Performance characteristics of MAAs and comparison of cross-sectional incidence estimates to longitudinal incidence estimates obtained for three clinical cohorts.

*Includes only LAg-Avidity and BioRad avidity assays; addition of viral load did not impact MAA performance. Abbreviations: HRM: high resolution melting; MAA: multi-assay algorithm; HPTN: HIV Prevention Trials Network; HIVNET: HIV Network for Prevention Trials. The table compares performance characteristics of the HRM-based MAA (Figure 1), the sequence-ambiguity-based MAA (Figure 1), and a 2-assay MAA described in a previous report [10]. The 2-assay MAA includes the LAg-Avidity assay (cutoff<2.8 OD-n) and the BioRad-Avidity assay (cutoff<40%); addition of HIV viral load to this MAA did not improve assay performance [10]. For each MAA, the table shows the mean window period, the shadow, and the cross-sectional incidence estimates obtained for each cohort. Methods used to calculate cross-sectional incidence estimates and confidence intervals have been described previously [13]. For each incidence estimate, data presented include the point estimate of incidence (bolded) and the 95% confidence intervals for the incidence estimate (parentheses). aLongitudinal incidence estimates were obtained previously for the three cohorts, where longitudinal HIV incidence = (number of seroconversion events)/(number of person-years of follow-up) [28], [32], [33]. For HPTN 064 (low incidence cohort), longitudinal incidence was assessed over 6–12 months of follow-up (1,639 person/years); four seroconverters were identified.

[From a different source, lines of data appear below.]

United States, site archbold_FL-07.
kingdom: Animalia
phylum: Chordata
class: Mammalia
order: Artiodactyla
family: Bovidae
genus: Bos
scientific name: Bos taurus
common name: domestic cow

For HIVNET 001 (medium incidence cohort), longitudinal incidence was assessed between the 12- and 18-month follow-up visits (2,304 person years); 24 seroconverters were identified. For HPTN 061 (high incidence cohort), longitudinal incidence was assessed over 12 months of follow-up (926 person years); 28 seroconverters were identified. bThe cross-sectional incidence estimates obtained for each MAA were compared to the longitudinal incidence estimates. The percent difference was calculated by the following equation: [(absolute value of the cross-sectional incidence estimate minus the longitudinal incidence estimate)×(100)]/(the longitudinal incidence estimate). cThe relative survey size shows the size of a cross-sectional survey that would be needed for each of the two new MAAs to obtain the same precision that would be achieved using the previously optimized 2-assay MAA. Because both numbers are <1, a smaller survey would be needed using either of the two new MAAs.